Pendant l’été, ou en période des fêtes, il nous arrive de revenir au pays, au lieu de nos origines, dans notre enracinement relationnel fort. C’est un moment très attendu et consolant de retrouver les siens, mais ce peut être aussi un moment redoutable et redouté par des a priori, des blessures, des fermetures qui peuvent se manifester. Comment Jésus vit ses retrouvailles chez lui, devant ses disciples qui deviennent témoins de ses racines ?

  1. Jésus enseigne à la synagogue le jour du sabbat. Il était connu comme charpentier et avait sans doute exercé ce métier avec bonheur, à la suite de son père adoptif Joseph : entrant chez les gens, écoutant ce qu’ils veulent améliorer pour mieux vivre dans leur maison, exécutant le mieux possible ce qu’ils demandent, aimant servir ses compatriotes. Il était connu surtout pour la qualité de ses liens familiaux : fils de Marie, frère de Jacques, de José, de Jude, de Simon, il a des sœurs aussi… Dans son village, chacun peut trouver des liens de parenté proche parce qu’on est du même village : on est tous ‘parents’, cousin… et on connait toutes les histoires de famille, le tissu relationnel est dense, on a la même culture et la même éducation. Or l’enseignement de Jésus à la synagogue frappe d’étonnement les auditeurs venus nombreux pour l’écouter… Ils se demandent « d’où vient cette sagesse qui lui a été donnée et les grands miracles qui se réalisent par ses mains ? » Par cette question, ils suggèrent que les paroles et les actions de Jésus viennent d’en haut, de Dieu, mais ils ne peuvent l’admettre car ils sont de la même culture, de la même éducation, du même sang. Ils sont profondément choqués à son sujet ; au point de se fermer complètement : ils ne veulent connaître de Jésus que ce qu’ils savent déjà par leurs liens de sang ; ils n’entrent pas dans la liberté de sa parole, dans les origines de sa sagesse, dans la puissance que Dieu peut lui donner pour faire des miracles…

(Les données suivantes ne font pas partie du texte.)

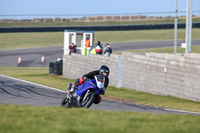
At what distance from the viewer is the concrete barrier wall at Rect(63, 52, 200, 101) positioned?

  2. « Un prophète n’est méprisé que dans son pays, sa parenté et sa maison » . En prononçant ces paroles Jésus veut dire sa surprise à ses concitoyens, il s’étonne de leur manque de foi, il dévoile avec un grande tristesse leur fermeture, leur clôture au mystère que ses paroles et ses gestes révèlent. Il est déçu de leur rigidité de cœur alors qu’il avait été bouleversé par la foi de la femme qui avait des pertes de sang et qui avait touché la frange de son manteau pour être sauvée. Il avait poussé Jaïre, le chef de la synagogue de Capharnaüm, à croire malgré l’annonce de la mort de sa fille, il avait pris la main de sa fille en disant « Jeune fille, je te le dis, lève-toi ». Jésus accomplit des miracles quand les suppliants croient et demandent. À Nazareth, dans sa ville, ses proches sont fermés, ils perçoivent bien que Jésus est habité par un don d’en haut, mais ils le réduisent à du déjà connu se refusant à l’inattendu qui advient par lui. Jésus reçoit une étiquette, il est mis dans une case, est vu comme un danger à éliminer. On dirait que les liens de sang et de proximité les empêchent de croire, qu’ils ont la nuque trop raide pour lever les yeux vers le ciel et reconnaitre le Père qui donne la Parole libre, la guérison des malades, la vie aux croyants. Au fond, il est toujours, difficile d’accueillir la voix du prophète que le baptême nous donne : prêtre, prophète et roi ; l’Esprit Saint met en Jésus et en nous un feu qui ne demande qu’à tout brûler dans l’amour.

Dans le contexte politico-religieux où nous sommes aujourd’hui, avec la critique religieuse omniprésente, il est tout à fait légitime de nous poser des questions sur Jésus, sur la vérité de ce que dit de lui l’Évangile par rapport aux autres religions, d’entendre aussi l’indifférence religieuse et les angoisses quotidiennes de nos proches. Mais nous sommes invités aussi à rester ouverts, en dénonçant le caractère irrationnel d’un enfermement a priori, au refus de l’inattendu qui surprend, dérange ou déroute, en osant faire un pas de plus dans la confiance en nous-mêmes qui sommes aimés de Dieu, en Jésus de Nazareth, né de Marie et en Dieu qui a osé dire de Jésus : « Tu es mon Fils bien-aimé. En toi je trouve ma joie ». Amen.